I have written before about my friend, Rachel Nunes, and her fight against plagiarism. She and her lawyer, Shawn P. Bailey, whose website can be found here, are still preparing for their court date against the woman who plagiarized her. Rachel's blog gives up to date information as things progress. I read an interesting and informative article by Carolyn Campbell writing for Salt Lake City Weekly entitled Ripped and Ravaged. While Ms. Campbell is author herself, she still, in my opinion, does a good job looking at both sides of the case. Of course, I am still firmly on the side of my friend, Rachel. And I would hope, if someone brazenly plagiarized me the way that Rachel was plagiarized, that I would have the courage, and the means, to do exactly what Rachel Nunes did, in doing all in her power to bring the plagiarist to justice, not backing down when the plagiarist pulled the book just because she was caught. If all that happened to the new breed of plagiarist victimizing indie published authors was a stern tisk tisk, few of them would feel the needed fear to refrain from plagiarizing.
Many people in the world, thankfully, are guided by a sense of right and wrong, and amazingly, choose to do what's right, even when other people aren't looking. They do what's right simply because it's right, not because they expect some sort of reward. They do what's right simply because it helps people. They avoid doing what's wrong, simply because doing so would hurt people. They have internalized the Golden Rule. From what I know of Rachel Nunes, this is the kind of person she is. I know her personally, and I know her to be a genuine, honorable, and good human being who sincerely cares for, and values others, not for what they can do for her, but simply because she sees them as worthwhile.

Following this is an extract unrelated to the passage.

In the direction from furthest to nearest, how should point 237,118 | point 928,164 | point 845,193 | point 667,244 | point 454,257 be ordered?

Other people, unfortunately, are not so altruistic. Some people in the world are guided, not by a sense of right and wrong, but by a sense of reward and punishment. They may do what's right, or simply what others approve, if other people are looking, and/or if they believe they will receive some sort of reward for it or avoid some sort of punishment. Such people are very hard to predict, because their behavior changes in relation to their circumstances. If they are trying to impress one certain kind of person who has one certain set of values, they will behave and speak in vastly different ways than they would five minutes later or earlier when around a very different kind of person with very different sets of values, because they are looking for approval from both kinds of people. They don't internalize a set sense of right and wrong. They don't know how to stand up for what they believe, because they may not even know what they really believe aside from the belief that they want to be rewarded. Such people cannot be trusted just to do what is right. They need to be compelled to do so. Unfortunately, with the way the plagiarist has behaved against my friend Rachel when she thought she wouldn't get caught, seems to indicate to me, from all that I have seen, that she is in this second unfortunate group. She needs to be compelled to stop plagiarizing and harassing. And other plagiarists need to be compelled to stop.

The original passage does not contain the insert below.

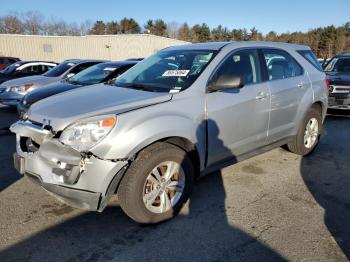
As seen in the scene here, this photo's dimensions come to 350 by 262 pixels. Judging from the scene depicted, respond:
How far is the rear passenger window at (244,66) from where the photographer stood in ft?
13.0

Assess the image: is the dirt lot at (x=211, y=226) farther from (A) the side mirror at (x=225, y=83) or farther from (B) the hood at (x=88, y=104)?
(A) the side mirror at (x=225, y=83)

Rachel Nunes is not acting out of a spirit of meanness when she insists on seeing this plagiarism case to the end. She is not being vindictive when she refuses to give the plagiarist the easy way out after the plagiarist deliberately stole her story, then brazenly harassed her so unjustly. She is doing what she is doing, because it is right. Because the plagiarist needs to be stopped fully and completely. Because other would-be plagiarists who could victimize any honest author next, (possibly me!) may be dissuaded when they know that the consequences for stealing others' hard work and intellectual property are very difficult, draining, and uncomfortable.
Rachel Nunes said it best when she said: "I believe in redemption. I believe in forgiveness, but I don't believe that I have to give this woman my work or let her attack me."